May 1, 2007 | By More

The City of Russellville recognized the formation of the Old Town Historic Neighborhood Association in 2006 with the presentation of four neighborhood street markers, such as the one above. The association was presented the Partners and Better Government Award for their efforts in restoration and preservation of one of Russellville’s oldest neighborhoods. 

The City of Russellville recognized the formation of the Old Town Historic Neighborhood Association in 2006 with the presentation of four neighborhood street markers, such as the one above. The association was presented the Partners and Better Government Award for their efforts in restoration and preservation of one of Russellville’s oldest neighborhoods.

Years before the official organization of the Old Town Historic Neighborhood Association, those living in the area hosted annual block parties and gatherings to meet and socialize with their neighbors.

Bob and Susan Miller, along with Glen and Cindy Brock, began holding an annual Memorial Day party during the mid-1990s, inviting as many as 100 or more of their closest family and friends.

Guests enjoyed grilled meats and shared potluck dishes which enjoying music provided by the Miller’s son, Matt, and his garage band. Streets were blocked off so the kids – old and young alike – could play Frisbee and enjoy the ‘good life.’

The Millers, along with two dozen other interested residents, became founding members of the Old Town Historic Neighborhood Association when the group met and organized on Aug. 27, 2003. They became the first neighborhood to formally organize an association within the city of Russellville, according to city officials.

Meeting at the home of Jim and Jami Mullen, members adopted bylaws, set a monthly meeting date, created a mission statement and elected officials. Ed Moody served as the first president.

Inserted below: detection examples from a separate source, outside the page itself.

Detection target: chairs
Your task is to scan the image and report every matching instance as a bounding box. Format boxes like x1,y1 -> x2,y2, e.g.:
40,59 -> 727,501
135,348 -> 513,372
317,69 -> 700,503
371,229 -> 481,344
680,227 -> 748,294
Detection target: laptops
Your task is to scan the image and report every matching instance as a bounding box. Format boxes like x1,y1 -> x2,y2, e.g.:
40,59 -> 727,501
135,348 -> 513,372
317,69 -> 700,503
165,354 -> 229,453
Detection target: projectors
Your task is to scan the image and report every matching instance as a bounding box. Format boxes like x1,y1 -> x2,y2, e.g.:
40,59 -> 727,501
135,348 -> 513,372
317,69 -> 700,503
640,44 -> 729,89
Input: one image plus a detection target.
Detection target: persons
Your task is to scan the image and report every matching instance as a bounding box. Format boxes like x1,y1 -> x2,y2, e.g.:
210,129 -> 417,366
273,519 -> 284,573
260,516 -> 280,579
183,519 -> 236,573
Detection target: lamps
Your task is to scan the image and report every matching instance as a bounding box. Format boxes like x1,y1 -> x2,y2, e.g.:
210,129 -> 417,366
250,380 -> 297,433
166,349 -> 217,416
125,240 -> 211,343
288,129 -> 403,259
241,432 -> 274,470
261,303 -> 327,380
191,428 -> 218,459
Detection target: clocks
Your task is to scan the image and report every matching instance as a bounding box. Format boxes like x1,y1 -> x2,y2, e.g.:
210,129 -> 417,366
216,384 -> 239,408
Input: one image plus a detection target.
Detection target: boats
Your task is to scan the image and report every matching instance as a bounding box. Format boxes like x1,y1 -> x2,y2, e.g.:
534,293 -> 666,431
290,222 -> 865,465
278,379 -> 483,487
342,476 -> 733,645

Concerns about the transition of property from private ownership to commercial purchase, along with the demolition of the 100-plus year old Patrick Home at 405 S. Commerce, prompted the group to unify.

The group’s main goals are to focus on restoration and preservation of some of the area’s oldest home, and to keep the neighborhood residential, rather than to allow it to be “bought up” by landlords not interested in maintaining, preserving or residing in the historic district.

The group recently sponsored an “Antique Roadshow” type event at the Depot. Members were encouraged to take items or photos of interest for appraisal by area experts Buford Smith, Carol Presley and Phyllis Carruth. Monies raised from association projects also will be used to fund an eventual historical survey of the neighborhood. The survey, which costs approximately $5,000 according to Mullen, is required in order to have the neighborhood listed on the National Registry of Historic Places.

Getting Russellville added to the National Registry could help in getting federal grants and funding for renovations to help preserve historic structures, officials have said.

Future improvements the group would like to see include installing street lights and sidewalks, added Mullen. Safety has always been a big issue, she explained. There is a large amount of non-resident foot traffic and littering that the association works to control.

“The neighborhood and the association have made great strides, especially in the last four years,” said Mullen. “Property values have increased greatly and, when property goes on the market now, members become proactive in recruiting great buyers and families interested in maintaining and preserving the property.”

Membership has grown from a handful of interested residents to include more than 50 households, said Jami Mullen, past president. R. E. Hodges serves the group as the current president.

The group meets at 6:30 p.m. on the third Monday of each month at the home of a member. Speakers of interest are frequently invited and have included special guests such as attorney Paul Dodds, president of the Historic Preservation Alliance of Arkansas. Dodds discussed laws that affect historic areas, while another guest, Dr. Jim Collins, horticulturist at Arkansas Tech University, talked to the members about landscaping concerns.

One does not have to live in the historic district in order to be a member of the association. Dues are $25 per household per year and are open to anyone who has an interest in the preservation and restoration of the area’s heritage.

“It can be expensive but the cost of restoring a historic home is worth doing to preserve our heritage, our sense of community,” added Mullen. “Our motto is: ‘one house at a time.’”

Old Town Historic Neighborhood Association

“Members of the Old Town Historic Neighborhood Association just naturally gravitate toward each other,” said Jami Mullen, past president of the group. “We share common bonds, and an interest in and love of our historic Old Town Neighborhood.”

And one of those things that the members enjoy most often is food, said one member. In the early years, before the group was officially formed, it was block parties and potluck dinners that drew them together.

In keeping with that interest, members of the association are working toward the future compilation of Old Town Cookbook. The cookbook would contain recipes and photos from past and present homeowners.

“We’d like to get recipes from every household – all families should be included,” said Jami Mullen.

Funds generated from the sale of the cookbooks are to be used to fund an Old Town Scholarship to be awarded to a student who resides in, or has ties to, the neighborhood.